Décimés, les Raptors passeront un temps des Fêtes orageux

Un médecin lui tient le bras.

Le garde Norman Powell se tient l'épaule gauche après sa blessure survenue au quatrième quart mercredi contre les Pistons de Détroit.

Photo : Reuters / USA Today Sports

Olivier Paradis-Lemieux
Prenez note que cet article publié en 2019 pourrait contenir des informations qui ne sont plus à jour.

ANALYSE - Pascal Siakam, Marc Gasol, Norman Powell… Trois des cinq joueurs des Raptors ayant joué le plus de minutes cette saison, blessés, manquent désormais à l’appel pour Nick Nurse. Les prochaines semaines pourraient effacer un début de saison des plus encourageants pour les champions défendants de la NBA.

Au début de la saison, la chute semblait inévitable.

Comment les Raptors pouvaient-ils demeurer compétitifs alors que le joueur par excellence de la finale, Kawhi Leonard, avait tourné le dos à Toronto pour les plages de Los Angeles? Mais les anciens coéquipiers du nouveau Clipper ne sont pas écroulés, bien au contraire.

Après 27 matchs, les Raptors montrent une fiche de 19 victoires et 8 défaites, bonne pour le 4e rang dans l’Est. Une performance pour l’essentiel attribuable à la croissance interne de l’effectif, comme les contraintes du plafond salarial de la NBA ont obligé l’équipe à remplacer Leonard (ainsi que son ex-coéquipier des Spurs et garde partant l’an dernier Danny Green parti aussi à L.A. avec les Lakers), par des joueurs autonomes bon marché.

Et ce, malgré que les vétérans Kyle Lowry et Serge Ibaka ont raté près de 40 % de la saison en raison de blessures survenues lors d’un même match en Nouvelle-Orléans au début du mois de novembre.

Leur retour presque simultané a d’ailleurs coïncidé avec une première séquence de défaites cet automne, le temps que tout un chacun retrouve ses repères dans la formation alors que l’équipe faisait face à une série d’adversaires qui font aussi partie de l’élite de la NBA : le Heat (20-8), les Rockets (19-9), les 76ers (20-9), et les Clippers (21-9).

Un premier coup de semonce pour une équipe qui excédait jusqu’alors toutes les attentes mises en elle après le départ de Leonard.

Mais ce qui se pointe à l’horizon pour les Raptors est nettement plus périlleux.

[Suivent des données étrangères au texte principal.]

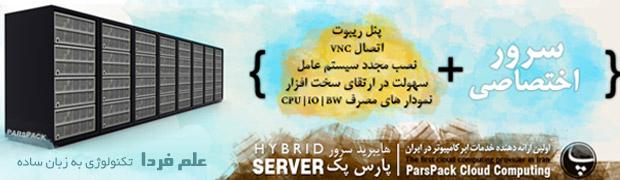 سرور های اختصاصی هایبرید Hybrid پارس پک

Deux joueurs de basketball

Pascal Siakam face au joueur par excellence de la NBA l'an dernier, Giannis Antetokounmpo

Photo : Reuters / USA Today Sports

Premier nuage sombre : Pascal Siakam a subi une élongation à l'aine mercredi contre les Pistons de Détroit.

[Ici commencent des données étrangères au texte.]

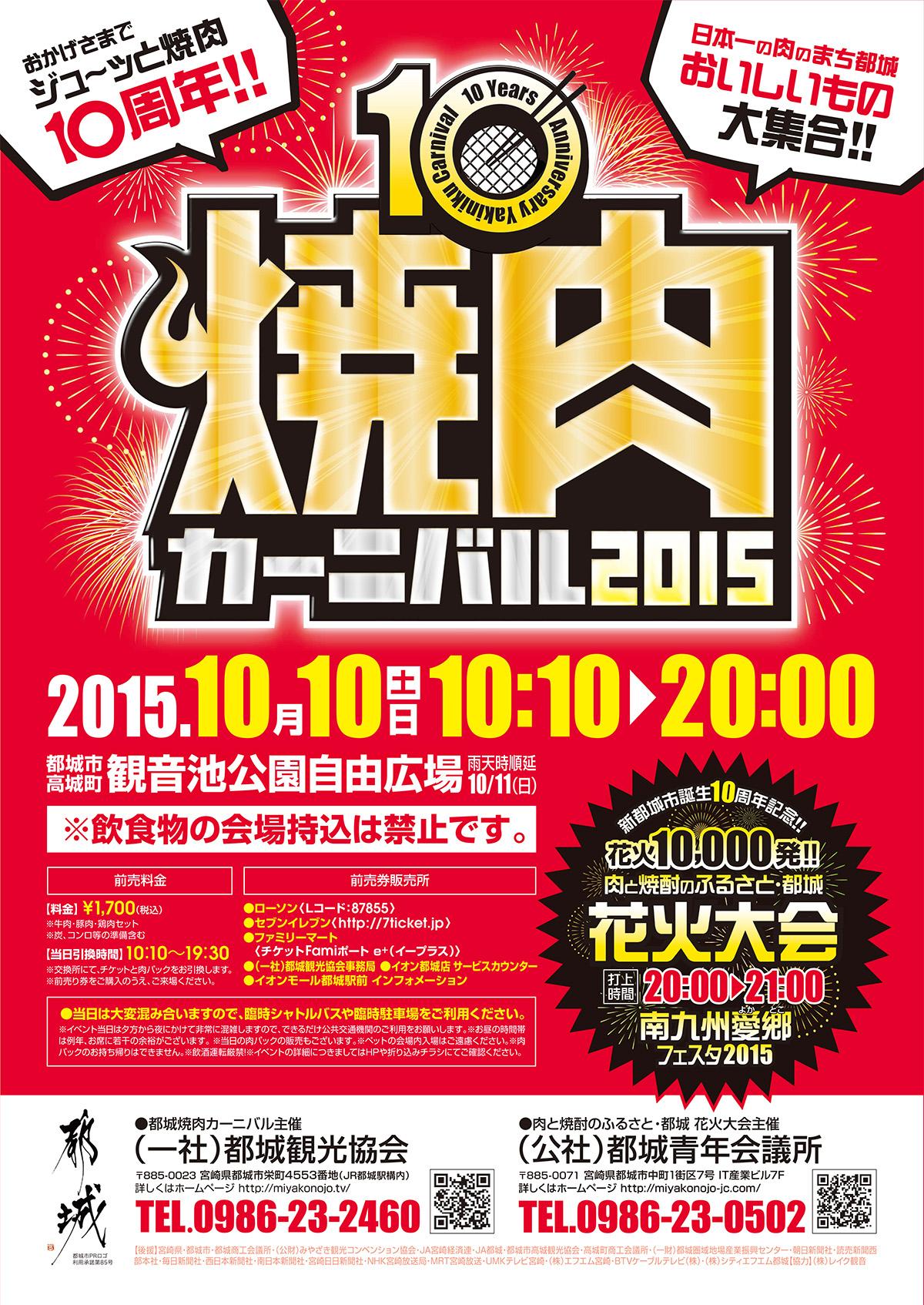 焼肉カーニバル2015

Les Raptors useront de la plus grande précaution dans les prochains jours, et potentiellement davantage, avec le joueur le plus amélioré de la NBA l’an dernier, qui connait un début de saison fulgurant au point où il est considéré comme candidat à sa propre succession.

Avec 25,1 points par match, Siakam s’est hissé parmi les 15 premiers marqueurs de la ligue depuis le début de la saison (14e). Une hausse remarquable de près de 10 points par rencontre pour la deuxième année de suite (16,9 pts/match l’an dernier; 7,3 un an plus tôt) qui s’explique par un élargissement de sa palette offensive et une utilisation accrue.

Ses pirouettes dans la clé font encore tourner la tête des joueurs adverses, mais il prend surtout le 3/4 de ses tirs de 3 points depuis le sommet du demi-cercle, avec un excellent taux de réussite 39,5 %, alors qu'il ne les tentait auparavant que depuis l'un des deux coins. Offensivement, il est presque devenu un joueur complet.

Conséquemment, l’ailier camerounais conclut désormais 29,3 % de toutes les actions offensives torontoises cette saison avec le ballon dans ses mains contre 20 % l’an dernier, tout en jouant 37 des 48 minutes de chaque match.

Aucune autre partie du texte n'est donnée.